Bu ana statü değişikliği hem usul hem de esas (içerik) açısından sorunlu.
I) ANA STATÜYÜ KİM DEĞİŞTİRDİ?
Türkiye Bisiklet Federasyonu, bir bağımsız federasyon. Bağımsız federasyonların ana statüleri ise federasyon genel kurulu tarafından yapılıyor ve değiştiriliyor.
Türkiye Bisiklet Federasyonu’nun Ana Statüsü’nde de ana statünün genel kurul tarafından değiştirileceği öngörülüyor (Ana Statü md. 8/f. 1 b. a).
Federasyon son genel kurulunu 2018 yılında yaptı. Bu, mali genel kuruldu. Bu genel kurulun gündeminde ilginç bir başlık vardı:
“Türkiye Bisiklet Federasyonu Ana Statüsünde Yapılması Düşünülen Değişikliklerin ve bu değişikliklerin Resmi Gazete’de yayımlanmasına ilişkin işlemlerin yapılması için yönetim kuruluna yetki verilmesi hususlarının görüşülerek karara bağlanması“.
Burada bir sorun var. Ana Statü ancak genel kurul tarafından değiştirilebilir. Genel kurul, ana statüyü değiştirme yetkisini yönetim kuruluna devredemez. Eğer mali genel kurul, geçen ay Resmî Gazete’de yayımlanan ana statü değişikliğini oylayarak onaylamamış ise, ilgili ana statü değişikliği hukuka aykırıdır.
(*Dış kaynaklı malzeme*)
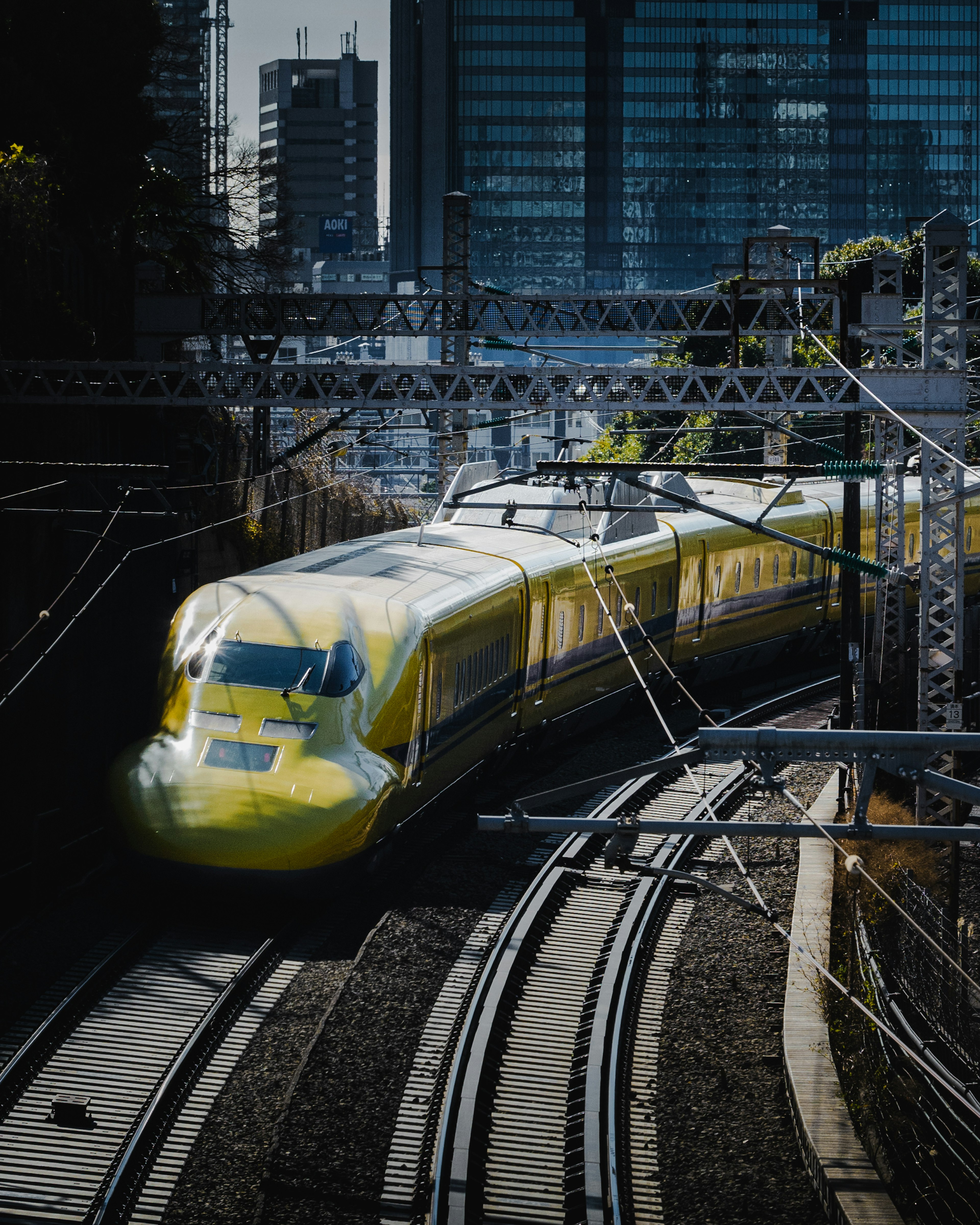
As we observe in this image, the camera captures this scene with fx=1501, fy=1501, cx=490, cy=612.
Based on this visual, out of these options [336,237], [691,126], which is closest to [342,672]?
[691,126]

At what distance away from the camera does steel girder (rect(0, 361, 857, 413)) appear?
19.5 metres

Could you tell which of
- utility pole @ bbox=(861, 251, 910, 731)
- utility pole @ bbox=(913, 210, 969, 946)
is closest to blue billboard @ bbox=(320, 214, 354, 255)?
utility pole @ bbox=(861, 251, 910, 731)

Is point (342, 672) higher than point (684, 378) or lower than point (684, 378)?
lower

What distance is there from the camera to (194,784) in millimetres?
12617

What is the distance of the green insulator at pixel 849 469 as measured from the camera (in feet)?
49.6

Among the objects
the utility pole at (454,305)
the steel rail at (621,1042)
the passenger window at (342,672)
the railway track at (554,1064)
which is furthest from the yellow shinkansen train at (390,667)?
the utility pole at (454,305)

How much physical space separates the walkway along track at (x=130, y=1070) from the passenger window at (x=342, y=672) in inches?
82.6

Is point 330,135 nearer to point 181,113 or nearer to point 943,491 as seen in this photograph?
point 181,113

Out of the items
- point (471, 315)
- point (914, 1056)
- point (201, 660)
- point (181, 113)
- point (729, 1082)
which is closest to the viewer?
point (914, 1056)

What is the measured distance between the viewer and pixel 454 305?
84.5 feet

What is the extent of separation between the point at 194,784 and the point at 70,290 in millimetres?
11967

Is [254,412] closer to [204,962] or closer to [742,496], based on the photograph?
[742,496]

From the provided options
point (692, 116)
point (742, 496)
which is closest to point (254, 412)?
point (742, 496)

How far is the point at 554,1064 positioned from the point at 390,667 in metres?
4.37
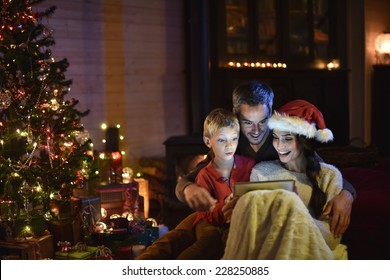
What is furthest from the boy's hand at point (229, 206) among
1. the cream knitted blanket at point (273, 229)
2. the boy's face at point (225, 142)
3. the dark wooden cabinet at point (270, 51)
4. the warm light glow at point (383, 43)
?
the dark wooden cabinet at point (270, 51)

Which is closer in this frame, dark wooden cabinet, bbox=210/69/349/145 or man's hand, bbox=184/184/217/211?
man's hand, bbox=184/184/217/211

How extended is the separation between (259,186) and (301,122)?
34cm

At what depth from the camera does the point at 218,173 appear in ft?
8.63

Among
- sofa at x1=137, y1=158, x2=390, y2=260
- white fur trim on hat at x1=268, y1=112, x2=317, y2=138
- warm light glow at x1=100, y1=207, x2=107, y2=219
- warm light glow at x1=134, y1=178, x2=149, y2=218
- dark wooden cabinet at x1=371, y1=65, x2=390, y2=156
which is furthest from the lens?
warm light glow at x1=134, y1=178, x2=149, y2=218

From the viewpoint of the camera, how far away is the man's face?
104 inches

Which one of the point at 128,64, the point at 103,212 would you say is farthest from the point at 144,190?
the point at 128,64

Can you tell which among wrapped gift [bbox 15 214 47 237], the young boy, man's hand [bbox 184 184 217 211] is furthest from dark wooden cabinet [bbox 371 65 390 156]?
wrapped gift [bbox 15 214 47 237]

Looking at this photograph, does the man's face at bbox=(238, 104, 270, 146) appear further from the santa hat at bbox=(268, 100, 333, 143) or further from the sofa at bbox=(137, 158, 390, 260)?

Ana statü değişikliğinden olumsuz etkilenen delegeler ve kulüpler değişikliği iptali için dava açabilirler.
II) DELEGE GÖNDERECEK KULÜPLER ÇOĞALTILDI
Ana statüde yapılan değişiklikle, fazladan oy hakkı tanınan kulüplerin sayısı çoğaltılmış.
Federasyonun Ana Statüsü 2014 yılında yayımlanmıştı. Bu ana statüde bazı kulüplere delege hakkı tanınıyordu. İlgili düzenleme şöyleydi:
“Genel kurul tarihinden önce tamamlanmış iki sezon üst üste Federasyon faaliyetlerine katılarak tamamlamış olmak kaydıyla; Kulüplerden ikişer üye, Büyük erkekler kategorisinde Türkiye Şampiyonası Yol Yarışı Şampiyonu olmuş Kulüplerden ayrıca birer üye (genel kurul üyesidir).”
Dikkat edilirse, yukarıdaki düzenlemede kategori ayrımı olmadan, federasyonun BÜTÜN faaliyetlerine katılım aranıyordu.
Federasyon yönetimi bu şartı değiştirdi.
Yeni düzenlemede, BÜTÜN faaliyetlere katılım şartı yumuşatıldı. Bundan böyle genel kurulda temsil edilmek istenen kulüpler tüm kategorilerde mücadele etmek zorunda değil.
Genel kurul tarihinden önce tamamlanmış iki sezon üst üste büyükler, gençler ve yıldızlar kategorilerinden en az birisine en az üç sporcu ve üstü ile Türkiye şampiyonası ve Federasyon resmî faaliyetlerinin yarısından bir fazlasına katılıp yarışı tamamlamış olmak kaydıyla, Kulüplerden ikişer üye, Büyük erkekler kategorisinde Türkiye Şampiyonası Yol Yarışı Şampiyonu olmuş Kulüplerden ayrıca birer üye genel kurulda delege olabilecek.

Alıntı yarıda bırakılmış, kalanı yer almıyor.